Qatar has since become the richest per-capita country in the world. Hamad invested the windfall in soft power, building the Al Jazeera media network and spending freely in developing and conflict-afflicted countries. By developing its gas resources in joint venture with Western firms including the US’s Exxon Mobil and France’s Total, it has created important relationships with senior officials in those countries. Its decision to house a major US military base – the Al Udeid facility is the largest American base in the Middle East, and is crucial to US military efforts in Iraq, Syria and Afghanistan – Qatar has made itself an important partner to a major Western power.

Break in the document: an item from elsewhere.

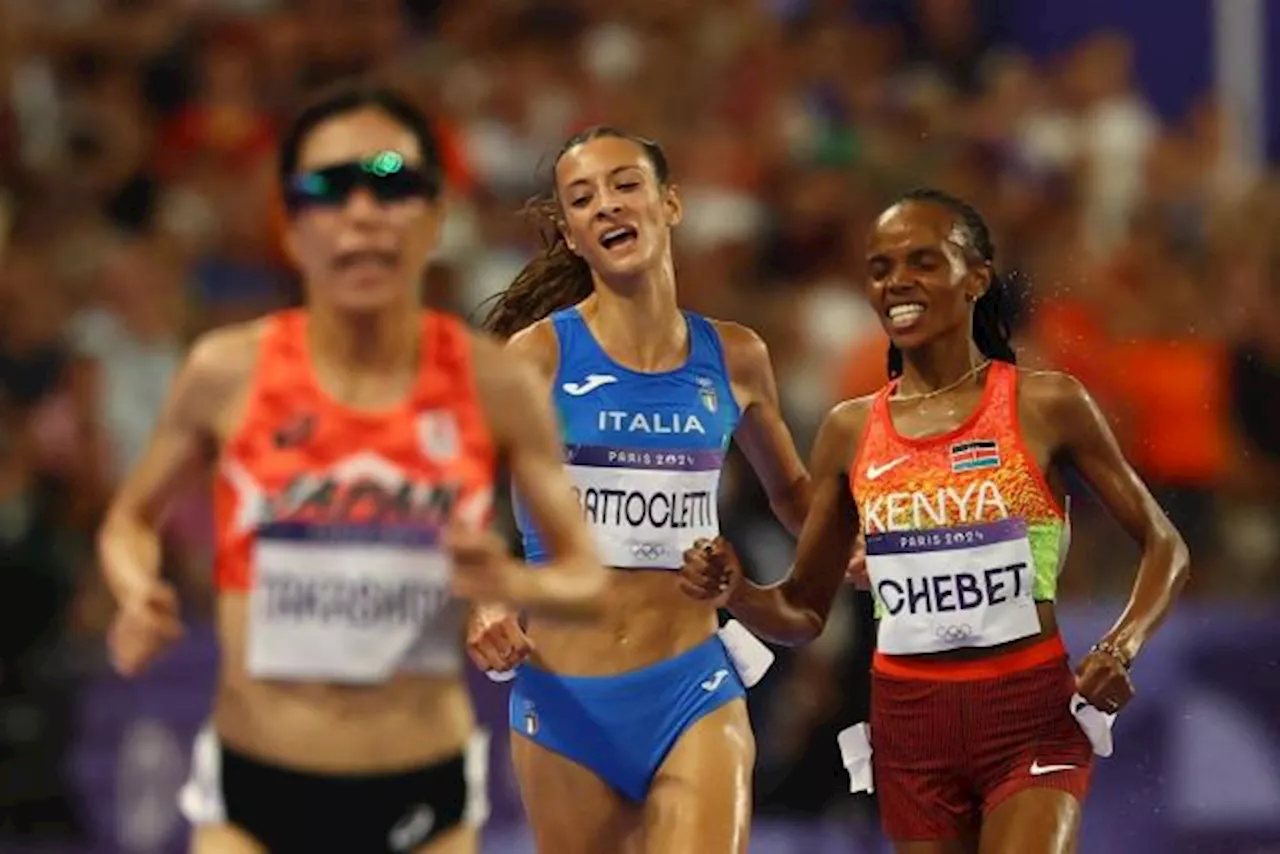 Beatrice Chebet empoche le doublé 5 000 m-10 000 m aux JO de Paris 2024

Turkey, a regional ally, has also built a military base in Qatar.

Hamad and Hamad bin Jassem also worked to place themselves as mediators in a range of conflicts in Sudan, Somalia and Yemen and beyond, and as a base for exiled dissidents. They sold Qatar as a promoter of dialogue and tolerance, although there is an open question as to whether this attitude extends to Qatar itself. The country, much like its neighbours, is still an absolute monarchy in which there is little in the way of real free speech or space for dissent. Qatar’s critics, meanwhile, argue that its claims to promote human rights and free speech really boil down to an attempt to empower the Muslim Brotherhood. Doha funded Muslim Brotherhood-linked groups during and after the Arab Spring uprisings of 2011, while Al Jazeera cheerleaded protest movements, much to the chagrin of Qatar's neighbours. They see the group as a powerful threat to their dynastic rule and argue that the Brotherhood is a “gateway drug” to jihadism. In 2013,  after Western allies became concerned that Qatar had inadvertently funded jihadist groups in Libya and Syria, Hamad was forced to step down in favour of his son Tamim. Soon, Tamim came under pressure from Qatar’s neighbours to rein in his father’s maverick policies.

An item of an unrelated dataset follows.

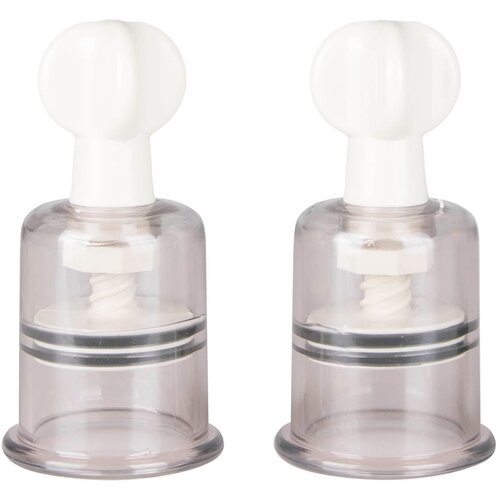 EasyToys - Fetish Collection Sesalniki za prsi in klitoris Medium, 2 kom Slike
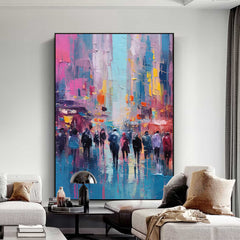 Architecture Canvas Art #AR005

Today, Qatar has a high degree of economic independence from its neighbours and powerful friends abroad. Officials in Doha reckon that this should be enough to stave off the advances of the “Quad” of countries – Bahrain, Egypt, Saudi Arabia and the UAE - that have been trying to isolate the emirate since June. They have been doing this by cutting off diplomatic and trade ties, and labelling Qatar a state sponsor of terror groups. For the Quad, the aim is to end what it sees as Qatar’s disruptive presence in the region. For officials in Doha, it is an attempt to impinge on the country’s sovereignty and turn Qatar into a vassal state. So far, the strategies put in place by Hamad to insure Qatar from regional pressure have paid off. But how long can this last?

Qatar’s Western allies are also Saudi Arabia and the UAE’s. Thus far, they have been paralysed by indecision over the standoff, and after failed mediation attempts have decided to leave the task of resolving what they see as a “family affair” to the Emir of Kuwait, Sabah al-Sabah. As long as the Quad limits itself to economic and diplomatic attacks, they are unlikely to pick a side. It is by no means clear they would side with Doha in a pinch (President Trump, in defiance of the US foreign policy establishment, has made his feelings clear on the issue). Although accusations that Qatar sponsors extremists are no more true than similar charges made against Saudi Arabia or Kuwait – sympathetic local populations and lax banking regulations tend to be the major issue – few Western politicians want to be seen backing an ally, that in turn many diplomats see as backing multiple horses.

Meanwhile, although Qatar is a rich country, the standoff is hurting its economy. Reuters reports that there are concerns that the country’s massive $300bn in foreign assets might not be as liquid as many assume. This means that although it has plenty of money abroad, it could face a cash crunch if the crisis rolls on.

Qatar might not like its neighbours, but it can’t simply cut itself off from the Gulf and float on to a new location. At some point, there will need to be a resolution. But with the Quad seemingly happy with the current status quo, and Hamad’s insurance policies paying off, a solution looks some way off.